Each year, World Environment Day is a moment to reflect, challenge ourselves, and recommit to taking planet-positive action. This year's theme, #BeatPlasticPollution, highlights the broader ecological consequences of human activity beyond the climate crisis.
Merely pledging is no longer sufficient. As we approach 2030, leaders and organisations must engage transparent strategies and take tangible actions to effectively reduce environmental impact and work towards a sustainable planet.
Companies have a pivotal role to play in the net zero transition by prioritising sustainability in their commercial operations. Recognising the significance of corporate engagement, the United Nations introduced the Global Compact Strategy to mobilise a vast network of 20,000 companies worldwide to embrace sustainable practices, contribute to the achievement of Sustainable Development Goals and promote inclusive and sustainable economic growth.
Unleashing the power of commitments
Despite these lofty ambitions and a wealth of commitments, many corporations continue to fall short – with the current generation of CEOs facing a tremendous task to meet the promises made by their predecessors. A recent World Bank report has found that a mere 157 multinational corporations are responsible for 60% of industrial emissions. While 40% of them have pledged to achieve net-zero emissions by 2050, we can and must do more.
As the world grapples with increasingly frequent and severe climate events, it is clear that bolder action is necessary.
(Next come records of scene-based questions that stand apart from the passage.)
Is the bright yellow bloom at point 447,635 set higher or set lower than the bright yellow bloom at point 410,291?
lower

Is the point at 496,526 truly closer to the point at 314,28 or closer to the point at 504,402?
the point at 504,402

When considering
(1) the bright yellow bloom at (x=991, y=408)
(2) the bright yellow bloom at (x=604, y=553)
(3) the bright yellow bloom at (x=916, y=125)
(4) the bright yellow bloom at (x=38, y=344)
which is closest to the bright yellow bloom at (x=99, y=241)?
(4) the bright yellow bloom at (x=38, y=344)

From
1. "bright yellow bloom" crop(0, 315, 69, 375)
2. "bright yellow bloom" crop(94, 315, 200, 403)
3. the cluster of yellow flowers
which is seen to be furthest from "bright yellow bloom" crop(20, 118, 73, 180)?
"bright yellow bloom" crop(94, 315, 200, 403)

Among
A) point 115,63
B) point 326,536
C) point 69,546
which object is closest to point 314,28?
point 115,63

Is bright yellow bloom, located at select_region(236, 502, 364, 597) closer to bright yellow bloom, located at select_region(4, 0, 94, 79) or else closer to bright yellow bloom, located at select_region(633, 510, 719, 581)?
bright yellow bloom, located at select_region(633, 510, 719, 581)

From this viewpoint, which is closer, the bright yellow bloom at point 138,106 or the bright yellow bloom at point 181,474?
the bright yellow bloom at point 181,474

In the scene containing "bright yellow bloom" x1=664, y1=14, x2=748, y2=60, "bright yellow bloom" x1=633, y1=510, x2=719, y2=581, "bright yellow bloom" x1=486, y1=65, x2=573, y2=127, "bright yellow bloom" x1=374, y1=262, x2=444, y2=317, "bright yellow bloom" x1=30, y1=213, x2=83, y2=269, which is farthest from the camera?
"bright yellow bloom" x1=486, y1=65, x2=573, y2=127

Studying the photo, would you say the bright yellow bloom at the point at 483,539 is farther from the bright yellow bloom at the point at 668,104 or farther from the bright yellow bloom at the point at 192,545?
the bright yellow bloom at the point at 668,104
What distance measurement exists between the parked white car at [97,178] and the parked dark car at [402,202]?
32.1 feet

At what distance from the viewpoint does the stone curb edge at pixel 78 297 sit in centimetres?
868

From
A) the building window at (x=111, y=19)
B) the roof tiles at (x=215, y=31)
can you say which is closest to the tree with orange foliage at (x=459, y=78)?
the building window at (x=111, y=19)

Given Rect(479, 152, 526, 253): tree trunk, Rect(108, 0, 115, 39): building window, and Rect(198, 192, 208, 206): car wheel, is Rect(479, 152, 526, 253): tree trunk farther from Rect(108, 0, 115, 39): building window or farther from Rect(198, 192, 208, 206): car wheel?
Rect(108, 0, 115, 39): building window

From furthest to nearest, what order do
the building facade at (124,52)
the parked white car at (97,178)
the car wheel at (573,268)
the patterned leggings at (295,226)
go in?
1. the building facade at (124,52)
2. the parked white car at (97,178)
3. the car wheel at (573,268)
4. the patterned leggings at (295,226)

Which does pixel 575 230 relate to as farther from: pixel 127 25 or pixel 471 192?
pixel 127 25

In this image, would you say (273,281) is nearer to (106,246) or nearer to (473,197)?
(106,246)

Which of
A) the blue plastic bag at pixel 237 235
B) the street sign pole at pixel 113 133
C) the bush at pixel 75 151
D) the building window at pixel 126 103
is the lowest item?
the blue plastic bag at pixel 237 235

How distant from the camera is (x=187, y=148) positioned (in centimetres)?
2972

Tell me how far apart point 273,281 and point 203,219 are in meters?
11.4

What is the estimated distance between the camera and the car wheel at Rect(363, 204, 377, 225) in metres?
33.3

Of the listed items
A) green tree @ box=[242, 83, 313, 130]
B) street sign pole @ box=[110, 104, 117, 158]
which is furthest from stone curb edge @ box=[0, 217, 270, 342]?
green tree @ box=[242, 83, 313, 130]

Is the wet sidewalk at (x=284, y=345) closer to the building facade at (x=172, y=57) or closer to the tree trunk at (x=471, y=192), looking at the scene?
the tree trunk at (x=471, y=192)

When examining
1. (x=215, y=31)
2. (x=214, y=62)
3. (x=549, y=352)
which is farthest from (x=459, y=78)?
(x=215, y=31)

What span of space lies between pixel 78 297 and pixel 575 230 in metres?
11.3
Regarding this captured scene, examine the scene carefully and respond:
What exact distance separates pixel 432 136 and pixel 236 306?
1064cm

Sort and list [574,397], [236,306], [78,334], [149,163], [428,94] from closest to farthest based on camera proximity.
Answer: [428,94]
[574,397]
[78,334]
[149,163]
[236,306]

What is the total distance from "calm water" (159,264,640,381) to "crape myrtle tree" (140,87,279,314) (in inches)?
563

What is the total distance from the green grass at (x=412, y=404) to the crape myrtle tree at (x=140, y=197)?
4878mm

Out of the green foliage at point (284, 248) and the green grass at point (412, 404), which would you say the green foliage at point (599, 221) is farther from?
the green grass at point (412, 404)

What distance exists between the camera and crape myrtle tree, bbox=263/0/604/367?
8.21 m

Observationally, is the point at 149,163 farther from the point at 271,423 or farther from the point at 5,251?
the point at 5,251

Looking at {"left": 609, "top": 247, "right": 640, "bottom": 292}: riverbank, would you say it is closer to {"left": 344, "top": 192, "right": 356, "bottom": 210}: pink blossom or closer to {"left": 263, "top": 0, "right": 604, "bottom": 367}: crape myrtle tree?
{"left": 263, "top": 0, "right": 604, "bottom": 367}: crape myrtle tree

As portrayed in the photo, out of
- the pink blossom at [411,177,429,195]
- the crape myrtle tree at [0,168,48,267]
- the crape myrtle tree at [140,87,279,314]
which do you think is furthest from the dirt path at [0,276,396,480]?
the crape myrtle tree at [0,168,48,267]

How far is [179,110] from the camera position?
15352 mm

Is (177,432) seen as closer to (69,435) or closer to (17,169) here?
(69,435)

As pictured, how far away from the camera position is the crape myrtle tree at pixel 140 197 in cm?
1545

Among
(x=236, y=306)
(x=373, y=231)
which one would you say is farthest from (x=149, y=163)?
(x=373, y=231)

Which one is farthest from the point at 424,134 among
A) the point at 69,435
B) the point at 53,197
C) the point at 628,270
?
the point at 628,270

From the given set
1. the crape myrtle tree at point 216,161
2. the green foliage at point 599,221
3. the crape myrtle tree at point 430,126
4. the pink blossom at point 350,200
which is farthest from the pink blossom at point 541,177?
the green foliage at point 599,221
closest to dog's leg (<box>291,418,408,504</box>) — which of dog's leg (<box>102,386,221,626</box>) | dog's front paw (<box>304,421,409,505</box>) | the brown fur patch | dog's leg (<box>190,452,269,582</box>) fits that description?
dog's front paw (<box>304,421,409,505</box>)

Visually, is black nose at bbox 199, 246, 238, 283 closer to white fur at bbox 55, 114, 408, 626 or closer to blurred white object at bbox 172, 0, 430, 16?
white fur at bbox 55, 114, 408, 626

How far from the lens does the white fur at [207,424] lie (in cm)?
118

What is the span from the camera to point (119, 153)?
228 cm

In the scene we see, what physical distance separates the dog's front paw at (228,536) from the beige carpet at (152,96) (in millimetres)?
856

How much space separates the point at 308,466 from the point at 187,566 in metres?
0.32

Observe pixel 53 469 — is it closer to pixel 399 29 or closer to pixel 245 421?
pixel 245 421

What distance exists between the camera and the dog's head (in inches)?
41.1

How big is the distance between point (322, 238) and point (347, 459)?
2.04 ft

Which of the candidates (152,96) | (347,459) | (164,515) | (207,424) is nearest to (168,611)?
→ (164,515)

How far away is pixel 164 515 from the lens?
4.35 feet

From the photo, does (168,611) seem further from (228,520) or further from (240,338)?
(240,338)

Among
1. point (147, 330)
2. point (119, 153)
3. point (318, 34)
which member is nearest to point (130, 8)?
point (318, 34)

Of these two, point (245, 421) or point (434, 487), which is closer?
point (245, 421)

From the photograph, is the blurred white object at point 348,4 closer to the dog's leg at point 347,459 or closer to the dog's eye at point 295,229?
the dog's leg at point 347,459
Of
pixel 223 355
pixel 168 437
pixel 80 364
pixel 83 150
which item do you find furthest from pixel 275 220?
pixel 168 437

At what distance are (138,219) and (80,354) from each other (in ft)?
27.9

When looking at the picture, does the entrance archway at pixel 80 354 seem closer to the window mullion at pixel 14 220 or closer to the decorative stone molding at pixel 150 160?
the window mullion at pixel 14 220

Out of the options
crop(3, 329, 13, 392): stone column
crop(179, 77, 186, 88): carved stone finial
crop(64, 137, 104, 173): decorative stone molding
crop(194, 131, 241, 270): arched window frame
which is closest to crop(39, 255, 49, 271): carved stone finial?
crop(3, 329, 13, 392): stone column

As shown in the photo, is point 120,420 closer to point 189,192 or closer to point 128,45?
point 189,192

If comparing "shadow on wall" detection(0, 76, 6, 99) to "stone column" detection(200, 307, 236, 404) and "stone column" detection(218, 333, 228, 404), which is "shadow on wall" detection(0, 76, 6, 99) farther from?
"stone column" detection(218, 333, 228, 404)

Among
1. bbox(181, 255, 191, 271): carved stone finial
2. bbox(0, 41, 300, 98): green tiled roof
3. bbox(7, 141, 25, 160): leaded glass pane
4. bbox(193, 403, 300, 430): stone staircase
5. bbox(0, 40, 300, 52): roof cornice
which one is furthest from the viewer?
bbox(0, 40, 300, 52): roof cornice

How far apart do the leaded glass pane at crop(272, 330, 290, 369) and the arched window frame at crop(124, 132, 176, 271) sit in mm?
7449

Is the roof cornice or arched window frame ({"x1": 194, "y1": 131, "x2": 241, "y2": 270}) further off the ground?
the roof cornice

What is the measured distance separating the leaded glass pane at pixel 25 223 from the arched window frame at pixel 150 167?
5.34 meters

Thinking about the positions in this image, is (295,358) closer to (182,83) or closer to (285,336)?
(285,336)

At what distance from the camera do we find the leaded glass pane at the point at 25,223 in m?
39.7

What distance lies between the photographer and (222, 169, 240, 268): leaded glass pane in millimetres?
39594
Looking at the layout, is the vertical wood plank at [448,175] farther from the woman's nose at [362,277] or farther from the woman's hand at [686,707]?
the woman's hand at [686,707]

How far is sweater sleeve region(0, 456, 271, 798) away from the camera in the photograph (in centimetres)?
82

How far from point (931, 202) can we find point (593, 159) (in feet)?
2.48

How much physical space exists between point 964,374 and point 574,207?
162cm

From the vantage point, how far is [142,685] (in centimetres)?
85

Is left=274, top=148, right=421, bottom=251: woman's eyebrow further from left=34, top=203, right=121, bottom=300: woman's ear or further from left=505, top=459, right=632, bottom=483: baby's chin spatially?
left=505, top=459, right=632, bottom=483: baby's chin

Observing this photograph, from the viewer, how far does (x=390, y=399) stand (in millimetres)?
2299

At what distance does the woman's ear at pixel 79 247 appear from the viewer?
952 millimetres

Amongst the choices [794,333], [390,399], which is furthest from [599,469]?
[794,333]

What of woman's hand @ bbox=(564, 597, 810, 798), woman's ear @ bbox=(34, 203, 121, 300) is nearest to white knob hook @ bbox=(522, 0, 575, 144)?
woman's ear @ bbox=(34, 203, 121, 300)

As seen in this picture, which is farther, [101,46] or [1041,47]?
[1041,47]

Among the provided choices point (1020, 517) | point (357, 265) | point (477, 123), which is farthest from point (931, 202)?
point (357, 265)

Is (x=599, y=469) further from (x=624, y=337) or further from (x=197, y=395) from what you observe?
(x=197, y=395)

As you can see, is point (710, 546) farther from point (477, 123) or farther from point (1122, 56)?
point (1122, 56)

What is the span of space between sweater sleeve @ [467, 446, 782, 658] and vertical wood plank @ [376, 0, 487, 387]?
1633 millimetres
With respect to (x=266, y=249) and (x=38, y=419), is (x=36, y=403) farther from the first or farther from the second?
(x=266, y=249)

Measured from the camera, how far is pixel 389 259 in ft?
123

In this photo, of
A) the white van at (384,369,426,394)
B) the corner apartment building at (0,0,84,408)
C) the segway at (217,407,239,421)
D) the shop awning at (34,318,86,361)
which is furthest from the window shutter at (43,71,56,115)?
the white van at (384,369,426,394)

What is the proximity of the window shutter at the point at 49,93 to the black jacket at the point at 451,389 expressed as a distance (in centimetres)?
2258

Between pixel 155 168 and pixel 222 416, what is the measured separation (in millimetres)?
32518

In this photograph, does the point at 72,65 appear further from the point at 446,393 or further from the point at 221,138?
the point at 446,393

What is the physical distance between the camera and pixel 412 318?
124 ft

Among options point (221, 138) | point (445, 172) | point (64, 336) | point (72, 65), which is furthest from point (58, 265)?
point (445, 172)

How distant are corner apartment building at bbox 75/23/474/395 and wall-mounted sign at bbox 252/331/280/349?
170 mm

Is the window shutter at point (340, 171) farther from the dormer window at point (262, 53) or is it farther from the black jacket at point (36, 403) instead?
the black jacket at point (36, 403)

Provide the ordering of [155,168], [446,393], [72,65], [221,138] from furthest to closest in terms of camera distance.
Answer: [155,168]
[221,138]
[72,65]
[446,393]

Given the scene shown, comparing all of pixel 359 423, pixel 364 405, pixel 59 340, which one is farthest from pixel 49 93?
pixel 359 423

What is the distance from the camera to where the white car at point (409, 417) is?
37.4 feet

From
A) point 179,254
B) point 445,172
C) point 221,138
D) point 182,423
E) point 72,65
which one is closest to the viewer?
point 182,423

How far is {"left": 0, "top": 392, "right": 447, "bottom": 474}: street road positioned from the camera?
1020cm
Commitments are a powerful tool, but as we head towards 2030 we must focus on realistic pathways to these goals and demonstrable action.
It's inspiring to see that 20% of businesses are blazing a trail with long-term climate strategies. Their leadership and experience are crucial in highlighting the need for other organisations to catch up and providing lessons to others from their successes and failures. The time has come for organisations and their leaders to confront the reality of integrating sustainability into the very essence of their business strategy.
Equipping leaders with the essential knowledge, tools, teams, and stakeholder support will be key to accelerating impact. It’s encouraging to note that organisations are increasingly recognising the importance of transparency and authenticity, with 68% of US executives acknowledging the need to address greenwashing practices and strive for genuine sustainability efforts. The first step to fixing a problem is acknowledging it exists.
Of course, commitments without tangible actions fall short of delivering real solutions, particularly when it comes to this World Environment Days’ theme of #BeatPlasticPollution.
In May, UN Environment Programme (UNEP) released a roadmap to reduce plastic waste by 80% by 2040. To tackle the escalating plastic crisis – global plastic waste production surged to 353 million tonnes in 2019, double the amount generated two decades ago, as per OECD data – we must prioritise comprehensive strategies that encompass reducing plastic consumption, promoting sustainable alternatives, and fostering circular economies that minimise waste generation from the outset. Waste No More - Islands of Excellence, for example, implemented through a public-private partnership (PPP) model, has successfully brought together various stakeholders to kickstart this systematic change.
Bridging the gap between commitments and action
The responsibility for driving ecosystem change does not rest solely with an individual business’ C-Suite. Instead, cross-functional, and cross-geographic teams must be empowered to spearhead transformative initiatives. Often, organisations struggle to transition to more planet-friendly models due to hierarchical structures and the lack of empowerment given to employees at all levels. We can’t rely just on a single CEO, department head or chief sustainability officer to deliver net zero, we need a combined effort. With 93% of the world’s largest companies potentially failing to achieve their goals if they don’t at least double the pace of emissions reduction by 2030, it is essential that organisations focus on fostering a culture of creativity, agility, and empathy to overcome barriers and drive impactful change.
It is crucial to also approach change from the grassroots level, and carefully construct a detailed and personalised narrative that effectively communicates internally and externally why this change is necessary. To do this, leaders must actively engage employees, communities, value chains and the wider societal ecosystem in a holistic approach to systems change.
Coalition programmes such as Vikaasa facilitate this type of cross-sector partnerships, knowledge sharing, and capacity building, and enables participants to implement effective strategies, adopt sustainable practices, and drive real change on the ground. This approach ensures that actions are not just isolated efforts, but part of a larger movement towards a more sustainable and plastic-free future.
Ground-breaking programmes effecting tangible change on ground like Waste No More have brought together various stakeholders to work on several levers within the value chain, including source segregation, improved collection infrastructure, inclusion of the waste management community, and raising awareness among individuals. Rather than creating a parallel economy or reinventing the wheel, it leverages existing systems and calls for collaboration between the public and private sectors to create a unique template that can transform the waste management system, facilitate plastic circularity and be systematically replicated across regions.
This World Environment Day is a good time to start working on actively collaborating, embedding sustainability into our practices, and engaging external stakeholders, so that we make significant strides towards reducing plastic waste and creating a more sustainable future for our planet.